NANA (Jean Renoir, 1926) ***
6 June 2007 | by Bunuel1976See all my reviews

This is the first Jean Renoir Silent film I have watched and perhaps rightly so since it is generally regarded to be his best, besides being also his first major work. Overall, it is indeed a very assured and technically accomplished film which belies the fact that it was only Renoir’s sophomore effort. For fans of the director, it is full of interesting hints at future Renoir movies especially THE DIARY OF A CHAMBERMAID (1946) and THE GOLDEN COACH (1952) – in its depiction of a lower class femme fatale madly desired by various aristocrats who disgrace themselves for her – but also THE RULES OF THE GAME (1939) – showing as it does in one sequence how the rowdy servants behave when their masters' backs are turned away from them – and FRENCH CANCAN (1955) – Nana is seen having a go at the scandalous dance at one point.

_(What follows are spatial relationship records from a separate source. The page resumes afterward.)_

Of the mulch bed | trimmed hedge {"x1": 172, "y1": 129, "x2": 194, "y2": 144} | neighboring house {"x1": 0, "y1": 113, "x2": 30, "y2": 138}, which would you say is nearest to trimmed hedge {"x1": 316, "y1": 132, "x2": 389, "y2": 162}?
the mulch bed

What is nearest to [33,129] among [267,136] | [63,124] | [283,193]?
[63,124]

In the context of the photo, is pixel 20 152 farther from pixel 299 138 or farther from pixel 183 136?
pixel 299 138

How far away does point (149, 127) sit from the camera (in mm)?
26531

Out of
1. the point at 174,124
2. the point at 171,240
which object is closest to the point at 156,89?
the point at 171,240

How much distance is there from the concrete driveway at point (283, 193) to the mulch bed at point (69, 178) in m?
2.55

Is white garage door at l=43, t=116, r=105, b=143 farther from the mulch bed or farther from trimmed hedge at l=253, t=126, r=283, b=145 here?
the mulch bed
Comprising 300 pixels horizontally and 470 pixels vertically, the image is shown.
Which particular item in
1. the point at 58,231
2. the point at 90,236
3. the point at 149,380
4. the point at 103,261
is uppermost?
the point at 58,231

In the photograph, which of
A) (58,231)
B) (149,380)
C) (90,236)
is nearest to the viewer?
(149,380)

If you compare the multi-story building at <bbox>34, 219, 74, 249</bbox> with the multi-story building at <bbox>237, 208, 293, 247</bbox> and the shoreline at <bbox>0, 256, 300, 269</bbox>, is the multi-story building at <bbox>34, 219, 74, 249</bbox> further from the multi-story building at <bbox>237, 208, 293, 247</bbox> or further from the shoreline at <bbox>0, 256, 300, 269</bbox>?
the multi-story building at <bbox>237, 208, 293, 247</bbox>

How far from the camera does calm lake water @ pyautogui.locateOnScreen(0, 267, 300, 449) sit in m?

Personally, I would say that the film makes for a respectable companion piece to G.W. Pabst’s PANDORA’S BOX (1928), Josef von Sternberg’s THE BLUE ANGEL (1930) and Max Ophuls’ LOLA MONTES (1955) in its vivid recreation of the sordid life of a courtesan.

Having said all that, the film was a resounding critical and commercial failure at the time of its release – a “mad undertaking” as Renoir himself later referred to it in his memoirs which, not only personally cost him a fortune (he eventually eased the resulting financial burden by selling off some of his late father’s paintings), but almost made him give up the cinema for good! Stylistically, NANA is quite different from Renoir’s sound work and owes a particular debt to Erich von Stroheim’s FOOLISH WIVES (1922), a film Renoir greatly admired – and, on a personal note, one which I really ought to revisit presto (having owned the Kino DVD of it and the other von Stroheims for 4 years now). Anyway, NANA is certainly not without its flaws: a deliberate pace makes itself felt during the overly generous 130 minute running time with some sequences (the horse race around the mid-point in particular) going on too long.

The overly mannered acting style on display is also hard to take at times – particularly that of Catherine Hessling’s Nana and Raymond Guerin-Catelain’s Georges Hugon (one of her various suitors)…although, technically, they are being their characters i.e. a bad actress (who takes to the courtesan lifestyle when she is booed off the stage) and an immature weakling, respectively. However, like Anna Magnani in THE GOLDEN COACH, Hessling (Renoir’s wife at the time, by the way) is just not attractive enough to be very convincing as “the epitome of elegance” (as another admirer describes her at one stage) who is able to enslave every man she meets. Other notables in the cast are “Dr. Caligari” himself, Werner Krauss (as Nana’s most fervent devotee, Count Muffat), Jean Angelo (as an initially skeptical but eventually tragic suitor of Nana’s) and future distinguished film director Claude Autant-Lara (billed as Claude Moore and also serving as art director here) as Muffat’s close friend but who is secretly enamored with the latter’s neglected wife!

The print I watched – via Lionsgate’s “Jean Renoir 3-Disc Collector’s Edition” – is, for the most part, a lovingly restored and beautifully-tinted one which had been previously available only on French DVD. Being based on a classic of French literature (by Emile Zola, no less), it cannot help but having been brought to the screen several times and the two most notable film versions are Dorothy Arzner’s in 1934 (with Anna Sten and Lionel Atwill and which I own on VHS) and Christian-Jaque’s in 1955 (with Martine Carol and Charles Boyer, which I am not familiar with).